→ Source excerpt
• • • • • • •

Select Committee on Culture, Media and Sport Minutes of Evidence

Supplementary memorandum from Sport England



  The purpose of this memorandum is to supplement the memorandum submitted in advance of the evidence session held on 21 May 2002, and to provide clarification for the Committee in relation to a number of issues raised during the evidence session. We trust that this memorandum will assist the Committee in considering the evidence presented, and we would be happy to provide additional information if required.

  The memorandum addresses the following topics:

    —  Progress since 21 May 2002.

    —  The Sport England Lottery Fund Grant.

    —  Sport England Project Monitoring.


  It remains our view that:

    —  The Lottery grant was awarded on an appropriate basis in accordance with the relevant statutory provisions and directions issued by the Secretary of State for the award of Lottery grants. The decision to award grant was based upon a thorough review of the project, a comprehensive business valuation commissioned by WNSL in relation to the existing stadium business, and on the basis of independent legal and financial advice.

    —  A robust security package, approved in advance by DCMS, was negotiated and implemented to ensure the protection of the Lottery grant.

    —  The project should proceed on the basis of the outcome of the Carter report, and in accordance with recommendations made by David James and BLP in December 2001. The work undertaken since that time has addressed recommendations in relation to corporate governance and value for money.

  In addition, we remain committed to the protection of public funds going forward and we have commissioned the Office of Government Commerce to advise on the establishment of robust accountability and monitoring procedures going forward.


  Since the evidence session on 21 May, two significant steps have been taken:

    —  In her statement to Parliament on 23 May 2002, the Secretary of State reported further positive progress by all parties, including in relation to corporate governance, value for money, athletics, release of papers to the National Audit Office, and securing firm financing commitments.

    —  In addition, the Football Association (FA) and Wembley National Stadium Limited (WNSL) have now signed a mandate—or Head of Terms—with West LB for the financing of the project. This provides the framework for finalising funding agreements over the next few weeks, with definitive agreements due to be in place by mid August 2002.

  We welcome these steps and we continue to work with the FA, WNSL, the London Development Agency (LDA) and the Government to ensure that the public interest remains protected and to facilitate the project within the framework provided by the December 2001 Carter report and the Government requirements.

  We are now close to securing commitment from all parties to developing a national stadium at Wembley in accordance with the requirements of the Lottery Funding Agreement (LFA), thereby securing a significant step forward in fulfilling the objectives for which the Sport England Lottery Fund grant was awarded.


  Our previous submission described the basis upon which the Lottery Grant was awarded, and the thorough, comprehensive steps taken by the Council to ensure that the grant was, and remains, adequately protected under the relevant Acts of Parliament and Directions applicable to the distribution of Lottery funds, as issued by the Secretary of State.

  In addition to the information contained within our previous memorandum, we would draw the Committee's attention to the following:

    —  The Lottery grant was awarded in accordance with the relevant Acts of Parliament, and Directions issued by the Secretary of State. Compliance with the Acts and Directions was assessed thoroughly and detailed legal and financial advice was sought in order to inform the decisions of the Council.

    —  Thorough consultation took place with the DCMS prior to the award of grant to the project and the proposals, including in respect of proposals related to the ongoing protection of the Lottery grant.

    —  Sport England required WNSL to undertake a comprehensive valuation of the stadium business prior to the completion of the Lottery Funding Agreement.

• • • • • • •

→ Information provided

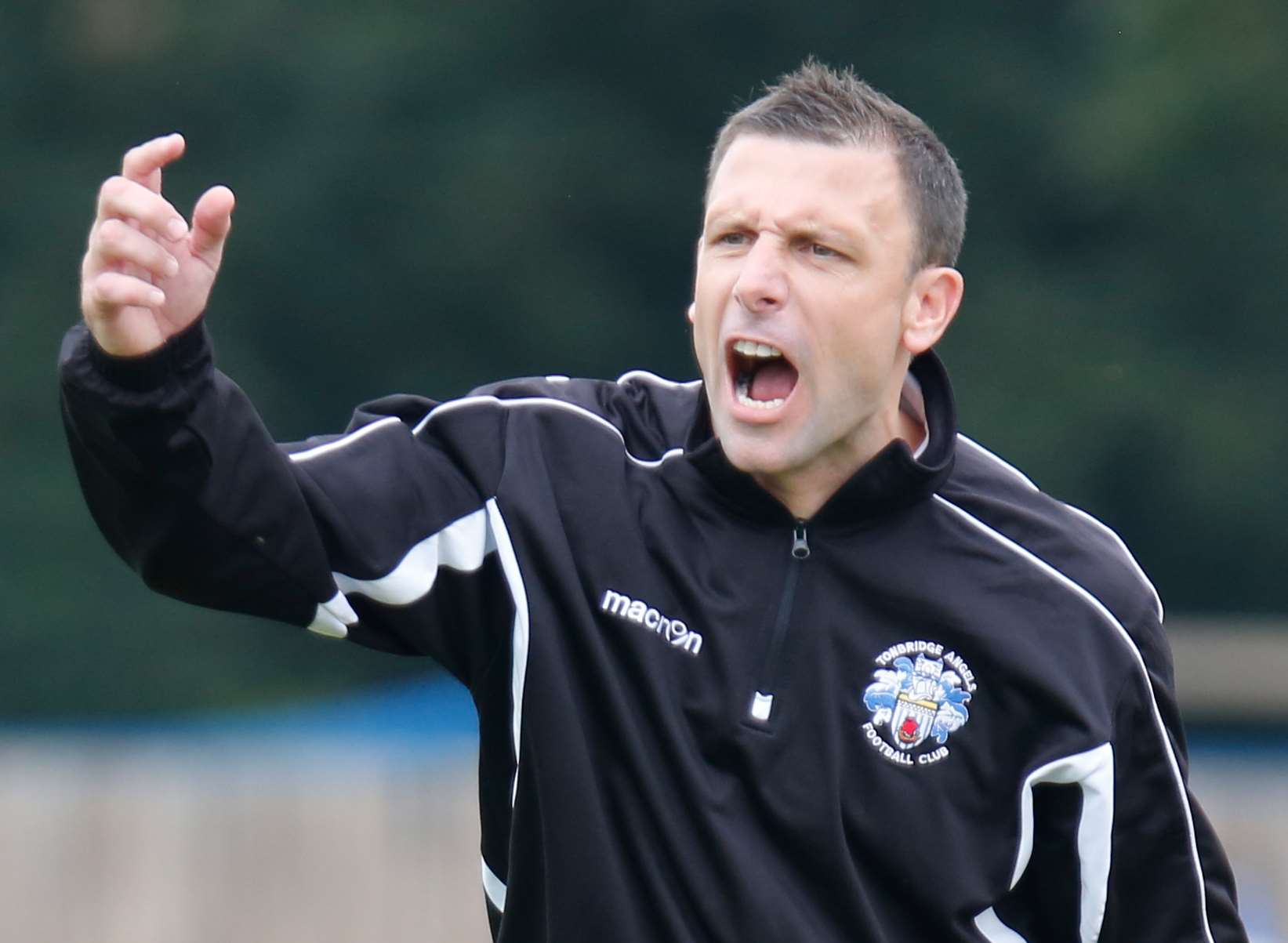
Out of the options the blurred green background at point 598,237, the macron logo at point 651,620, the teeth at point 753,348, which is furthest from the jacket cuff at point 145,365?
the blurred green background at point 598,237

• • • • • • •

Write out the stretch of the Sport England memorandum from "Since the evidence" through "firm financing commitments.", copying it word for word.

→ Response to the task
Since the evidence session on 21 May, two significant steps have been taken:

    —  In her statement to Parliament on 23 May 2002, the Secretary of State reported further positive progress by all parties, including in relation to corporate governance, value for money, athletics, release of papers to the National Audit Office, and securing firm financing commitments.